- Born: 1961 (age 64–65) Waynesboro, Virginia

= Mark Cline =

American artist and entertainer

Mark Cline is an American artist and entertainer. Inspired by monster and science fiction films. He produces foam and fiberglass figures and fantasy characters for attractions and cities.

Cline has described Foamhenge as his greatest achievement. He later designed and built Bamahenge, a full-size fiberglass replica of Stonehenge, in Baldwin County, Alabama. Cline has also built hundreds of dinosaur statues, including thirty for his own Dinosaur Kingdom and nineteen for Dinosaur Land in White Post, Virginia, the park that inspired him to sculpt. Cline's work appears in attractions across Virginia, including a concentration of works in and around Natural Bridge, where he works out of Enchanted Castle Studios. His studio appears in the book Weird Virginia and the Roadside America books and website.
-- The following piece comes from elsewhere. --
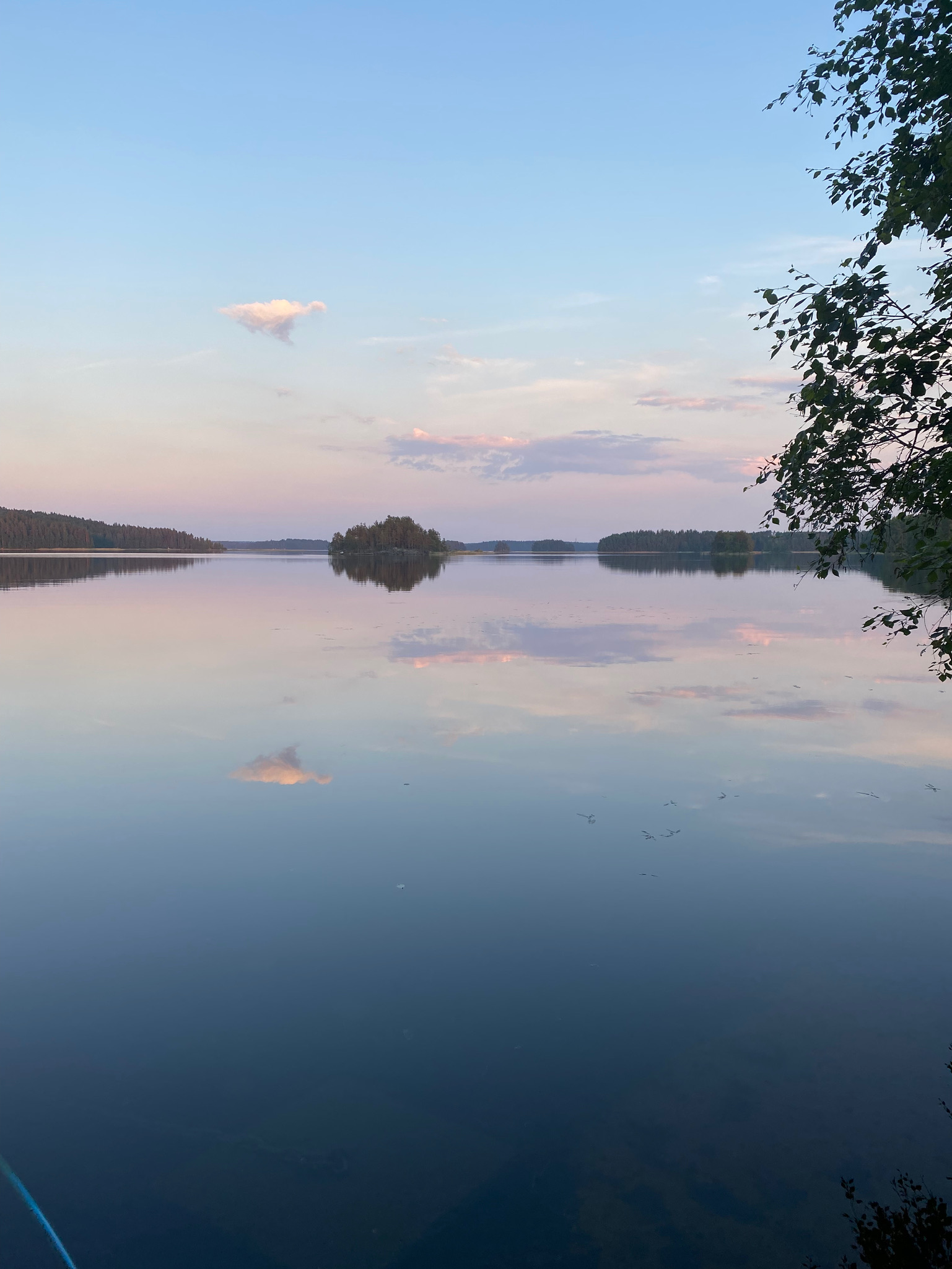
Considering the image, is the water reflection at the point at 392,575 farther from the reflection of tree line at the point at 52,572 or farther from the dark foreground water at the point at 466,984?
the dark foreground water at the point at 466,984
He often displays creations on April Fools' Day. For example, Foamhenge was unveiled on April Fools' Day 2004.

Cline was born in 1961 in Waynesboro, Virginia, where in 1987 he unsuccessfully lobbied city council to erect a 60 ft bust of "Mad" Anthony Wayne atop the city's capped landfill. Cline was often featured in Waynesboro's newspaper, The News Virginian. He completed a mural on both abutments of a railroad bridge over U.S. Route 250 just outside city limits.

Fire destroyed much of Cline's studio in 2001 and in 2012. Foamhenge was moved to the Cox Farm and Dinosaur Kingdom II across from the Natural Bridge Zoo.